Excel Macros for Productivity
Updated: Jun 24, 2021
Macros in Excel can tremendously help with your productivity!
Macros, in essence, record steps you would conduct on a regular basis in Excel. And then, Excel performs the entire set of steps when you tell it to.
When I first learned Macros was many years ago when I had to run multiple reports each and every month. It basically turned about 2 weeks worth of work into about 2 days!
And many of my students have had similar results by just learning how to setup and use Excel Macros.
For a full tutorial on how to use Macros in 3 Easy Steps, CLICK HERE.
Lately, I've had quite a few students saying their macros has disappeared. I've had this happen to me over the years as well and found this amazingly helpful tip.
To make sure you always have access to your Macros, copy them to a Personal Macro Workbook.
If you find yourself recreating the same macros, you can copy those macros to a special workbook called Personal.xlsb that is saved on your computer.

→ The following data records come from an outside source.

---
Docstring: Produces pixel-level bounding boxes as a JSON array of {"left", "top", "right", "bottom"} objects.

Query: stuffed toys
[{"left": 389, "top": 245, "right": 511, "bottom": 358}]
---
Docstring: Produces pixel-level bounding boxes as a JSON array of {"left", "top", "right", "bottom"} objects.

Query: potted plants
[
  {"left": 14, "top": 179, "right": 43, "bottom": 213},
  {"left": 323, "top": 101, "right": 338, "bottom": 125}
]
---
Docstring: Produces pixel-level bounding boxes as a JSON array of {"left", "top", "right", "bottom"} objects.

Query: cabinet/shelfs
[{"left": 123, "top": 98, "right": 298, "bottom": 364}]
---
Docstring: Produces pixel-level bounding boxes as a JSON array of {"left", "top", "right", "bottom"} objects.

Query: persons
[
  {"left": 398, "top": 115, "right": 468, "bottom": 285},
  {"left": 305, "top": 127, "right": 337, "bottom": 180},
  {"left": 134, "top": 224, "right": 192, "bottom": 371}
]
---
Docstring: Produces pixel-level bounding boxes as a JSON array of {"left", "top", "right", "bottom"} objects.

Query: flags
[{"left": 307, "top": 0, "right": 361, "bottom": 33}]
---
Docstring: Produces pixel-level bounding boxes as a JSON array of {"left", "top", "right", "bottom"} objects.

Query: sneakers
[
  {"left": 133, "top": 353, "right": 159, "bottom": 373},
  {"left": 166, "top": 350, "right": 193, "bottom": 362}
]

Any macros that you store in your personal workbook become available to you whenever you start Excel on that same computer.
This is different than Excel's default behavior, where a macro only works in the workbook that contains it.

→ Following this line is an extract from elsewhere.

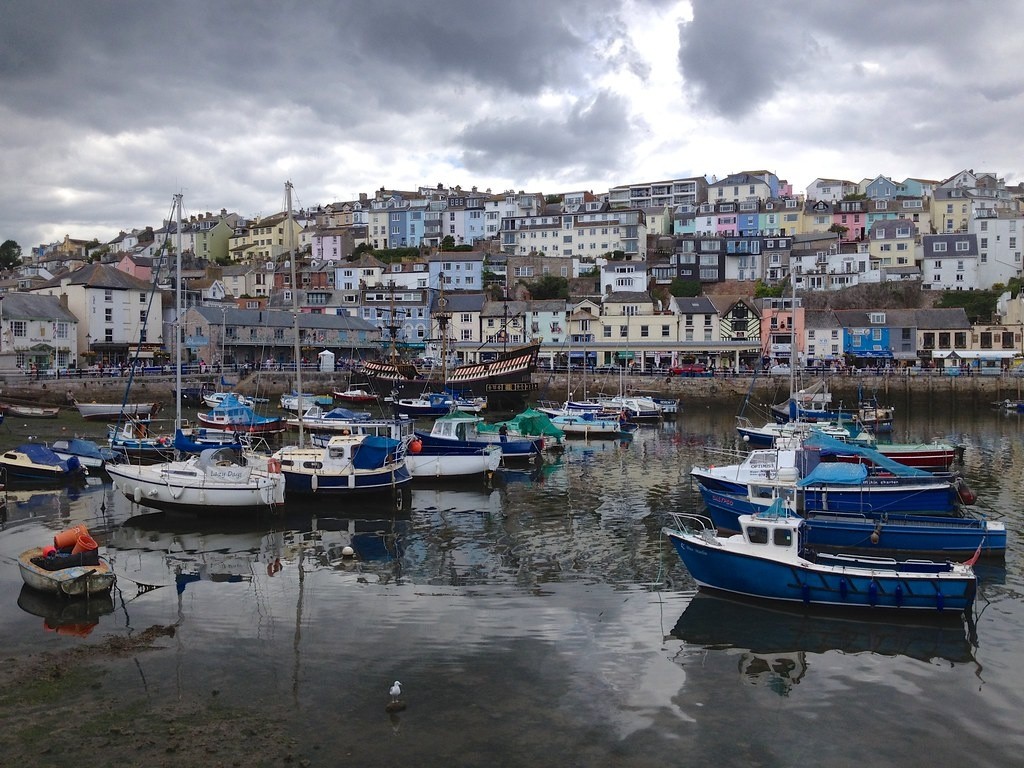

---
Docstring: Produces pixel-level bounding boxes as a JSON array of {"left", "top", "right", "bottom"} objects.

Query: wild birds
[{"left": 390, "top": 681, "right": 403, "bottom": 703}]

To create the personal workbook, you first need to create a macro and store it in the Personal Macro Workbook. Before you get started, make sure that the Developer tab is available in the ribbon in Excel.
Create and update the Personal Macro workbook by following these steps:
On the Developer tab, in the Code group, click Record Macro.
In the Record Macro dialog box, type a meaningful name for the macro in the Macro name box. Make sure you don’t use any spaces in the name.
In the Store macro in box, select Personal Macro Workbook.
Perform the actions that you want to record. (Meaning, perform the steps that you would normally perform that are repetitive. For example, every month, I used to create a report from a data set that would create Pivot Tables, Sum and Average data, and format in a specific manner. All of those things are the actions that I want to record so that I do not have to repeat them each and every month).
On the Developer tab, in the Code group, click Stop Recording.
Close the workbook. A message appears that prompts you to save the changes that you made to the Personal Macro Workbook.
Click Save to save the workbook.
Any time you create a new macro and save it in your personal workbook or update any macros that it contains, you are prompted to save the personal workbook just as it did the first time you saved it.